Turquie: demande d'adhésion du 12 avril 1987
2000/2014(COS)
La commission a adopté le rapport de M. Arie OOSTLANDER (PPE-DE, NL) sur la demande d'adhésion de la Turquie. Elle s'est félicitée des progrès notables réalisés depuis octobre 2001 par la Turquie pour satisfaire aux critères politiques liés à l'adhésion, tout en précisant cependant que les conditions ne sont pas encore remplies pour ouvrir les négociations d'adhésion. Les députés ont souligné la nécessité d'une réforme complète de l'État et ont invité le gouvernement turc à mettre en place un nouveau système politique et constitutionnel garant des principes d'un régime laïc et d'un contrôle du pouvoir militaire par le pouvoir civil.

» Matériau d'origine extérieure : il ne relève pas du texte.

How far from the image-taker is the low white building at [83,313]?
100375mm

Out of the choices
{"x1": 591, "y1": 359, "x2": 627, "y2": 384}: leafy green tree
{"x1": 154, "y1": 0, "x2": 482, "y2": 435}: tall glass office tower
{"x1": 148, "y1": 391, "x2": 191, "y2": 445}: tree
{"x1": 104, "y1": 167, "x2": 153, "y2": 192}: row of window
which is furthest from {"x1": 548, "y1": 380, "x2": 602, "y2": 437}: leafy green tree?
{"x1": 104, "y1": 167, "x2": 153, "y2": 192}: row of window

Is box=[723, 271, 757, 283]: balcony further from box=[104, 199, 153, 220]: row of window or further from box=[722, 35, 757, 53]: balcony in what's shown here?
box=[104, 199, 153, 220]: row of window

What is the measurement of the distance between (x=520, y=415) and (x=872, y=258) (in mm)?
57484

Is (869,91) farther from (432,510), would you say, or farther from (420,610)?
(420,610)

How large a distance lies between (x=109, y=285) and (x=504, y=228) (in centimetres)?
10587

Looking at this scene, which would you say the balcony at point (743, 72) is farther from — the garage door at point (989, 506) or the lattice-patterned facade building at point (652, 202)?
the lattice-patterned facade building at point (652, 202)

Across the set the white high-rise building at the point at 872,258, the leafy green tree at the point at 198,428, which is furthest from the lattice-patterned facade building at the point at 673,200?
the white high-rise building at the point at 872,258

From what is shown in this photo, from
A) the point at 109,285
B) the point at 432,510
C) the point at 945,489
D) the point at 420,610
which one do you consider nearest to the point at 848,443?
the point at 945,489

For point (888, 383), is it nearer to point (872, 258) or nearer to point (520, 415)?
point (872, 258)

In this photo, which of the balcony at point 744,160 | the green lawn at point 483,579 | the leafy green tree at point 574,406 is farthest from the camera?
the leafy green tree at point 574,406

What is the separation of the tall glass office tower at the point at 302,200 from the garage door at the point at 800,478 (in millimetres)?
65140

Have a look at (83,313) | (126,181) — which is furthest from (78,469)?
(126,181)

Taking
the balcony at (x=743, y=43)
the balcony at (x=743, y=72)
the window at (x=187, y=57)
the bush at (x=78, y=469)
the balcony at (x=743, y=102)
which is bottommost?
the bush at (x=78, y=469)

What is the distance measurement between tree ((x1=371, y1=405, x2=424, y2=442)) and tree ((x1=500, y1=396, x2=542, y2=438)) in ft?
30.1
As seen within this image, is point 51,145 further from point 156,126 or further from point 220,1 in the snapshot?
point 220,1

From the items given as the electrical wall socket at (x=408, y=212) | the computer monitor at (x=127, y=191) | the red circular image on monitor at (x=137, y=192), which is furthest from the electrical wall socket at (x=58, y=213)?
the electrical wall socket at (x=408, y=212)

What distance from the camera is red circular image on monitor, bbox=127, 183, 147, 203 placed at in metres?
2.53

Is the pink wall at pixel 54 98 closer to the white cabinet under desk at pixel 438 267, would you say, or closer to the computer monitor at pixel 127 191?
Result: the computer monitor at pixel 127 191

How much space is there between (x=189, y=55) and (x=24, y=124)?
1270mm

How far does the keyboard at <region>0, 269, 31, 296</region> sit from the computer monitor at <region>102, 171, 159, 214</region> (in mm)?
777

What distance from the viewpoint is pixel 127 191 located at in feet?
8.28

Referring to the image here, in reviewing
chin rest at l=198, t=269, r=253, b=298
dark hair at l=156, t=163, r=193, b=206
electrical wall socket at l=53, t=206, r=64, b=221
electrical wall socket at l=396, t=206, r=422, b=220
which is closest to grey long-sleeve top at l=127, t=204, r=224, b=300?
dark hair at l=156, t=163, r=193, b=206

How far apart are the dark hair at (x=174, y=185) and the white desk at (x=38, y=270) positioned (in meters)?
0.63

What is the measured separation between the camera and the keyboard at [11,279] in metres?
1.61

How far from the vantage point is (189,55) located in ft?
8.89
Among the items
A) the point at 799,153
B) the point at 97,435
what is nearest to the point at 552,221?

La commission a exprimé ses préoccupations face au "rôle excessif" détenu en Turquie par l'armée, rôle qu'elle considère comme un frein à son "évolution vers un régime démocratique et pluraliste". Les députés sont d'avis qu'à terme, il faudra abolir le Conseil national de sécurité dans son rôle et sa position actuels tandis que les représentants de l'armée devront quitter des organes civils tels que le Haut Conseil de l'éducation et celui de l'audiovisuel. Le Parlement turc doit avoir la haute main sur le budget de l'armée.
Le rapport ne fait pas de la culture judéo-chrétienne et humaniste un pré-requis à l'adhésion à l'UE, mais insiste sur le respect des valeurs universelles de la démocratie, de l'État de droit, des droits fondamentaux et de l'homme ainsi que des libertés de religion et d'opinion. Le rapport recommande également une attitude sereine vis-à-vis de l'Islam et de la religion en général.
Pour la commission, la nouvelle constitution turque devra être assise sur les fondations démocratiques européennes qui stipulent le plein respect des droits de l'homme et des droits des individus et des minorités. C'est donc avec satisfaction qu'elle a pris acte de l'intention du Premier ministre turc, M. Erdogan, d'élaborer une nouvelle constitution. Les députés ont également estimé que le système électoral devrait garantir une représentativité totale du Parlement. La Turquie doit respecter les langues et les religions minoritaires et, en particulier, créer une relation sereine et constructive avec ses citoyens de souche kurde.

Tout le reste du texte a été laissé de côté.